Hydro jetting (sometimes called hydroscrub) uses high-pressure water — typically 3,000 to 4,000 PSI — delivered through a specialized nozzle to scour the inside of a sewer or drain pipe back to its full diameter. It's how we clean grease, scale, and root buildup that cable can't touch. In Columbia, SC we jet residential mainlines, multi-unit buildings, and restaurant kitchen lines.
The difference between cabling (also called snaking) and hydro jetting is worth understanding. Cabling punches a hole through a blockage — it restores flow but leaves the pipe walls just as coated with grease, scale, or root buildup as before. That's why cabled lines clog again in weeks or months. Jetting, on the other hand, scours the entire pipe wall clean with high-pressure water. The waste and buildup get flushed downstream and out.
If cabling is like drilling a hole through a cake, jetting is like eating the cake. Pipe comes out actually clean, not just marginally open.
Most residential jetting jobs are one-time: a homeowner has a grease-caked kitchen line or a mainline that keeps backing up, we jet it once, and the line runs clean for years. Commercial jetting tends to be recurring — restaurants, apartment buildings, and food-service operations that generate enough grease and food waste that jetting quarterly or semi-annually is cheaper than dealing with backups.
For restaurants specifically, we can set up a service schedule that keeps you ahead of blockages, out of shutdowns, and in compliance with local grease-trap ordinances.
When done properly, yes. We match nozzle type and pressure to the pipe material. Cast iron and vitrified clay handle standard pressures without issue. Old Orangeburg — a fiber-based material that softens with age — gets a lighter touch. If a camera inspection shows the pipe is too compromised for safe jetting, we tell you and recommend a different approach.
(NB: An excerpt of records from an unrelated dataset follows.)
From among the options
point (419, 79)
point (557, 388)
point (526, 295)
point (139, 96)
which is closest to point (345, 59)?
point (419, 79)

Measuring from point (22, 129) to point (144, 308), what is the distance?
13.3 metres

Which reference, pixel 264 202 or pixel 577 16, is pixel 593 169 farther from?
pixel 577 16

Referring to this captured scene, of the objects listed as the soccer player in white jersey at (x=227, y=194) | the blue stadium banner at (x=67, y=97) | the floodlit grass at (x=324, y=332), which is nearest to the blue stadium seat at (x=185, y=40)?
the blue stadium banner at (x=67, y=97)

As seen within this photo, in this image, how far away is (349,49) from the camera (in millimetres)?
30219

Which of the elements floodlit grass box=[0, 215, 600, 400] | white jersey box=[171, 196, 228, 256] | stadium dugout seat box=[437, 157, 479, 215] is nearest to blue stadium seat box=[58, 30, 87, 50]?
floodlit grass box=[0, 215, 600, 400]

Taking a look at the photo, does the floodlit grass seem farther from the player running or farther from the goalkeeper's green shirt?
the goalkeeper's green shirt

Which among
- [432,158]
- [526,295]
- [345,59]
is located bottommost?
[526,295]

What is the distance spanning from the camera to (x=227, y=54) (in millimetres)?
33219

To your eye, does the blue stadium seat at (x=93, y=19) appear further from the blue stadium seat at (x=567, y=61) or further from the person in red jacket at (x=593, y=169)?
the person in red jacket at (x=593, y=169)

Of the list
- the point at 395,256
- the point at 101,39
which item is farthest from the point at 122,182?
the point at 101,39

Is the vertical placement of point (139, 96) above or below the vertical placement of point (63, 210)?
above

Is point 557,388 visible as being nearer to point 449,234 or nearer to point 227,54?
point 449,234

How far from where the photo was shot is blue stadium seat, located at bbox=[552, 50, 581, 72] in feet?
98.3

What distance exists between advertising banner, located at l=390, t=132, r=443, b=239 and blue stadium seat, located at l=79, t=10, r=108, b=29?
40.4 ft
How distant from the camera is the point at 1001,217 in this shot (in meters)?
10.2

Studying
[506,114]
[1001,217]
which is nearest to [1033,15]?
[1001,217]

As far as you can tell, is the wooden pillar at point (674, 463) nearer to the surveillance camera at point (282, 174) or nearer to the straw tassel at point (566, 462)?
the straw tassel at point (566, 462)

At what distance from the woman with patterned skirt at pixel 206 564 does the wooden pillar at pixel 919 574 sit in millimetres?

For any significant jetting job we recommend a sewer camera inspection before and after. Before, so we know what we're cleaning and can confirm jetting is safe. After, so you can see the result — a pipe wall you can read the manufacturer's stamp off of, if the material's old enough to have one.
If your drain keeps clogging back up, cabling isn't fixing it. Jetting cleans the actual pipe wall so the problem doesn't just come back.